Tijdens één van onze steilere bergwandelingen, betrap ik mezelf erop dat ik steeds vooruit kijk naar de volgende bocht. Hopend dat na deze bocht, de weg wat vlakker wordt. Vooral op het moment dat ik me in de bocht bevind, kijk ik reikhalzend naar waar de weg naartoe draait…. om te concluderen dat het voorlopig nog niet minder steil gaat worden. Het demotiveert me. Ik wil graag verder, maar zo’n lange, steile, moeilijk weg voor me zien, resulteert bij mij in een lager tempo. De optie ‘omkeren en teruggaan’ komt niet in me op.

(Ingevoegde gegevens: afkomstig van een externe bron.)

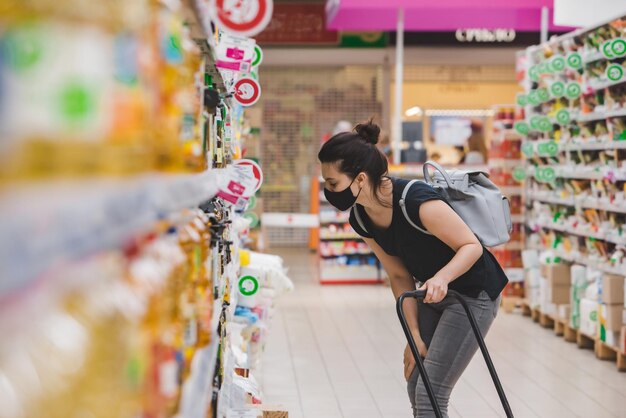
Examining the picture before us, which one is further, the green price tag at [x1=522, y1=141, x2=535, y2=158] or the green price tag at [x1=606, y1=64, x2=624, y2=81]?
the green price tag at [x1=522, y1=141, x2=535, y2=158]

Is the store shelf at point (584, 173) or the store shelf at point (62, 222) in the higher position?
the store shelf at point (62, 222)

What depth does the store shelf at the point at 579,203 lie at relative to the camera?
7.49 metres

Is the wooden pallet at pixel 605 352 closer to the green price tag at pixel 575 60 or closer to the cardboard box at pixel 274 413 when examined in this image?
the green price tag at pixel 575 60

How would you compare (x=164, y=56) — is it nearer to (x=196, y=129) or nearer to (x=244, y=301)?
(x=196, y=129)

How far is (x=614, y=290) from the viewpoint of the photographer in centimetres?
709

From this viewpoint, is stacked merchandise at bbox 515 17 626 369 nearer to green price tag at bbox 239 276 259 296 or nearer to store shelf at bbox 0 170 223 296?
green price tag at bbox 239 276 259 296

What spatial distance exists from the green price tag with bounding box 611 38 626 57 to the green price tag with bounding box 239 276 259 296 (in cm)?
348

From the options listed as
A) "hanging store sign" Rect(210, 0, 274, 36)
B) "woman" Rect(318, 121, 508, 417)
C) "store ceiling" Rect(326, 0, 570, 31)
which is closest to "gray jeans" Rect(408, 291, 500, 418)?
"woman" Rect(318, 121, 508, 417)

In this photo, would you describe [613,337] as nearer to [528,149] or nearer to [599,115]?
[599,115]

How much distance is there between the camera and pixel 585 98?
829 cm

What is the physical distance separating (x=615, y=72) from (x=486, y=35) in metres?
10.1

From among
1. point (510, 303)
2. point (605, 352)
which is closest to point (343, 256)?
point (510, 303)

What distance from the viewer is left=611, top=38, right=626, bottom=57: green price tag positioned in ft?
23.9

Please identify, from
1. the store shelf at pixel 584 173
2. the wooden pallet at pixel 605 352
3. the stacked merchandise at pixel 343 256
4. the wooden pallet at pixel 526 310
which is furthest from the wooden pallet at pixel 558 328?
the stacked merchandise at pixel 343 256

Er zijn dus wel andere opties, alleen zie ik ze niet. Ik weet dat ik op dit moment nog niet ben waar ik wil zijn, het doel is nog niet behaald. Dus loop ik door, met mijn blik op de weg vlak voor me gericht. Ik kijk weinig om me heen, want dan word ik steeds geconfronteerd met die steile weg die voor me opdoemt. Kleine pasjes, dan kom ik vanzelf verder. Tijdens het lopen van het Pieterpad heb ik immers ook gezien dat ik door elke keer een stap te zetten, uiteindelijk 500 kilometer af kan leggen. Waarom zou het in de bergen anders zijn?
Als het landschap verandert en er rechts van het pad een waterval uit de bergen komt, verleg ik mijn blik. Al lopend aanschouw ik de pracht van dit waterspel. Op sommige punten breed, andere smal. Dan lijkt hij sneller te gaan, dan weer langzamer. Ik zie het al het water samen in de rivier kletteren, met een oorverdovend lawaai. En dan opeens… ben ik alweer bijna bij de volgende bocht. Kennelijk kan een verandering om me heen, me zo afleiden dat het zware lopen, niet meer wordt opgemerkt.
Ik vind dit een mooie vergelijking met het ‘echte leven’. Als de weg zwaar is, kan dat me enorm demotiveren. Die steile weg bekijken, maakt hem bijna nog steiler, nog langer, nog onbegaanbaarder. Omkeren komt niet in mijn woordenboek voor. Ik ben niet voor niets al zo ver gekomen. Deze weg is mijn weg. Mijn blik op waar ik NU mijn voeten neerzet, maakt dat ik gewoon loop, bijna zonder dat ik een andere optie lijk te hebben. Maar ervan genieten? Dat doe ik niet.
Een andere omgeving doet wonderen. De schoonheid en de afwisseling doen me kijken, doen me realiseren dat ik leef. Op dat moment verdwijnt de vraag ‘Hoe ver moet ik nog?’. Doordat de vraag verdwijnt, verdwijnt het moeten en ontstaat er ruimte om te genieten, om te zijn. En dan opeens ben ik bij het volgende punt, vanwaar ik weer nieuwe stappen kan overzien. En dan? Dan begint het hele proces weer van voor af aan, of…. wordt de weg vlakker. In ieder geval tot de volgende bocht.
Ga, juist op de plek waar je je afvraagt hoe ver je nog ‘moet’, even zitten. Neem de tijd. Heb aandacht voor wat je op dat moment ziet. Het zou zomaar kunnen zijn dat je dan vraagt: “Mag ik hier nog even blijven?”.